(Saved data entries)
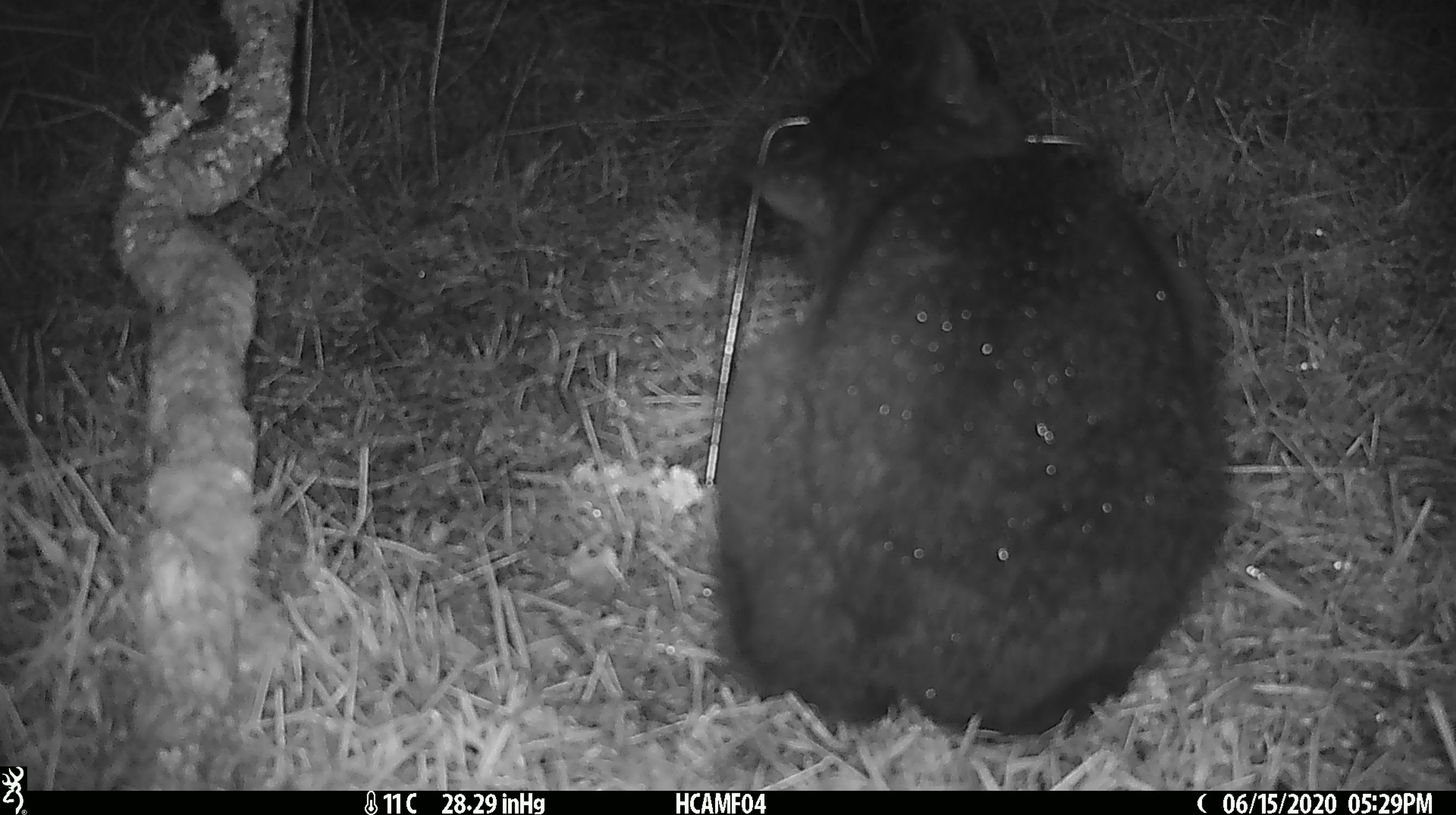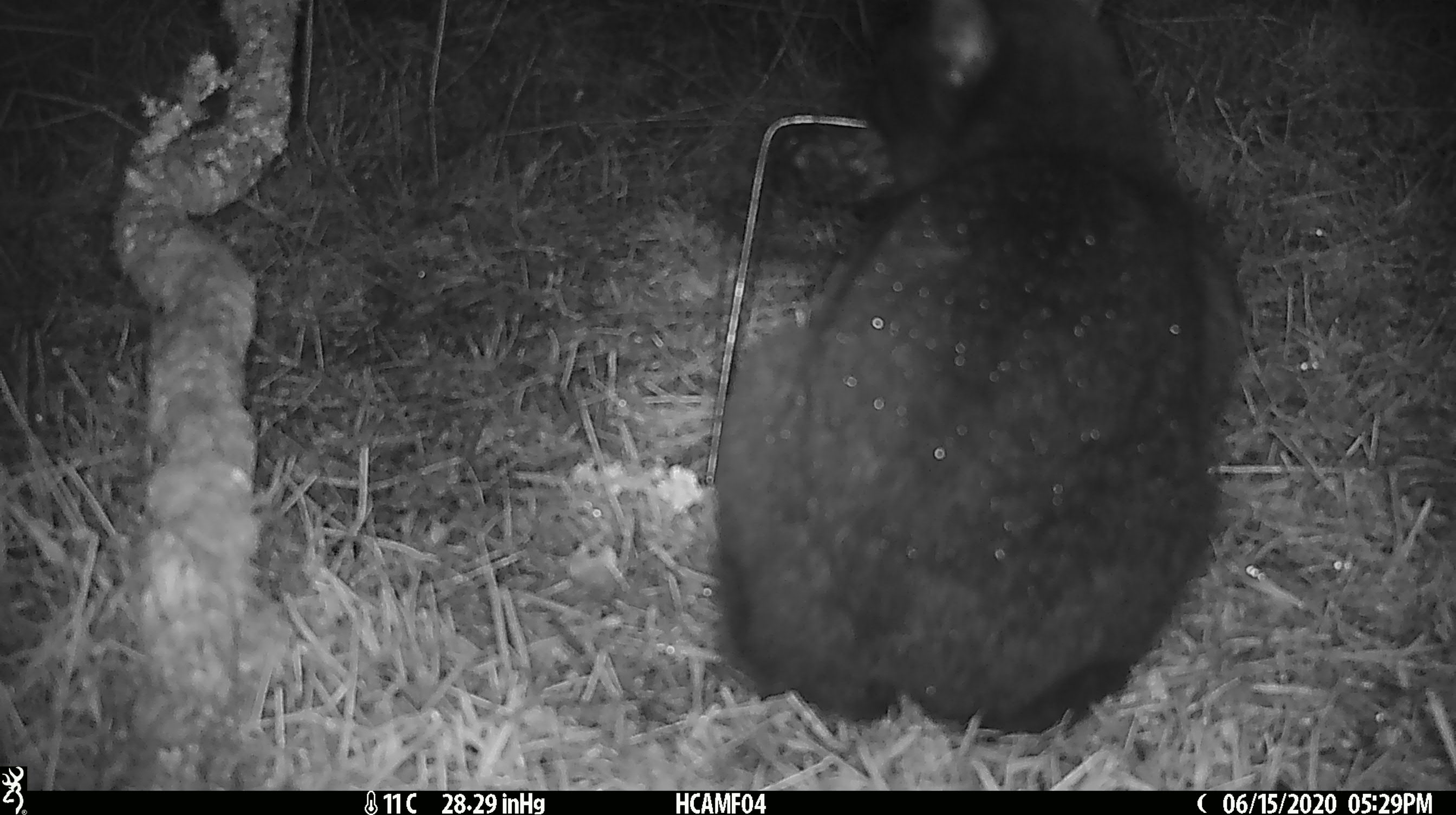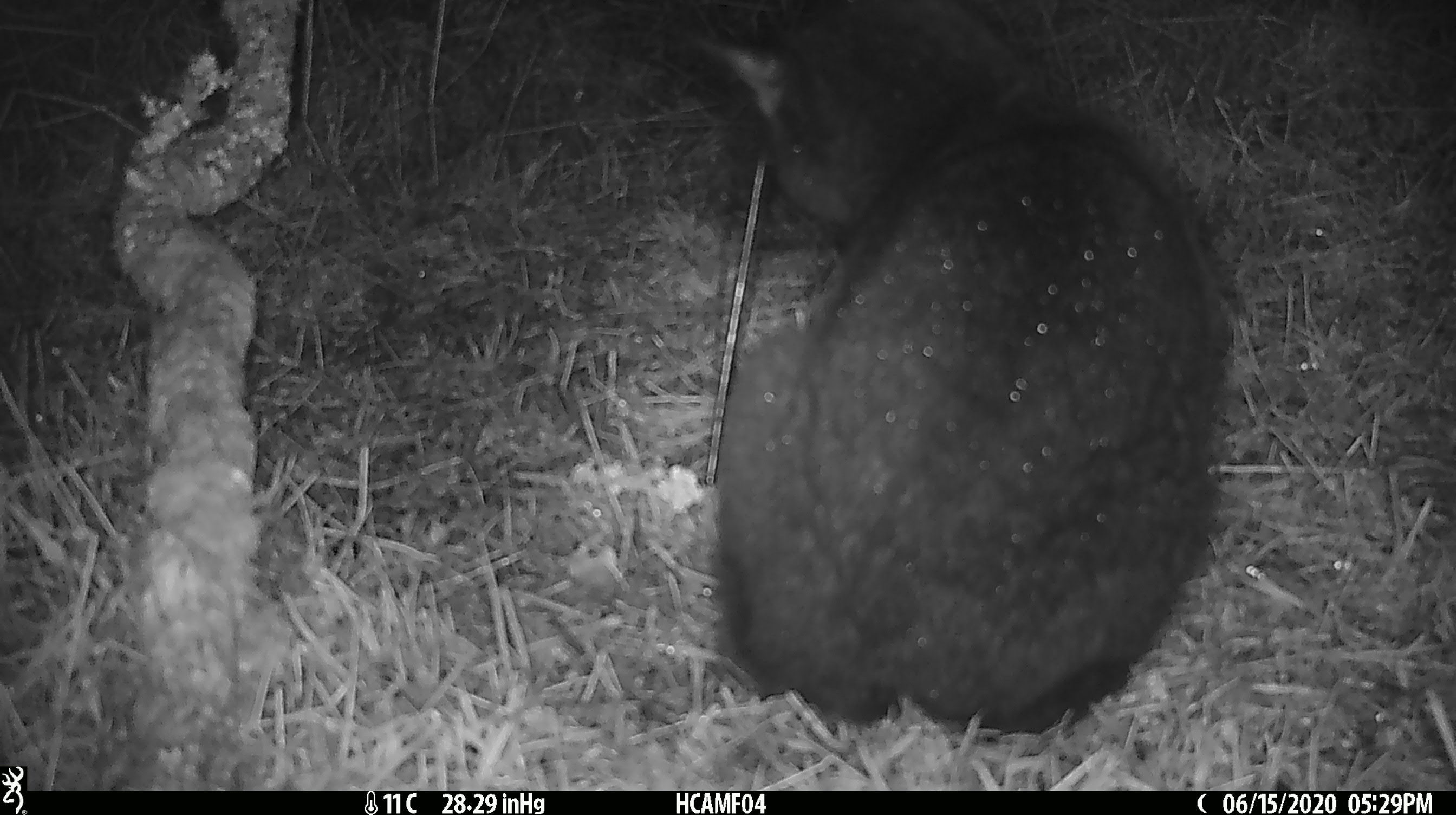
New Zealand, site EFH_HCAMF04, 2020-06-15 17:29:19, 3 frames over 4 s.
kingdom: Animalia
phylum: Chordata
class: Mammalia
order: Carnivora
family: Felidae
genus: Felis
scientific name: Felis catus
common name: domestic cat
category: cat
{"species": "cat (domestic cat) (Felis catus)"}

YOUR GOAL
Transcribe every entry exactly. Leave out the pictures.

EXERCISE RESPONSE
New Zealand, site EFH_HCAMF04, 2020-06-15 17:29:19, 3 frames over 4 s.
kingdom: Animalia
phylum: Chordata
class: Mammalia
order: Carnivora
family: Felidae
genus: Felis
scientific name: Felis catus
common name: domestic cat
category: cat
{"species": "cat (domestic cat) (Felis catus)"}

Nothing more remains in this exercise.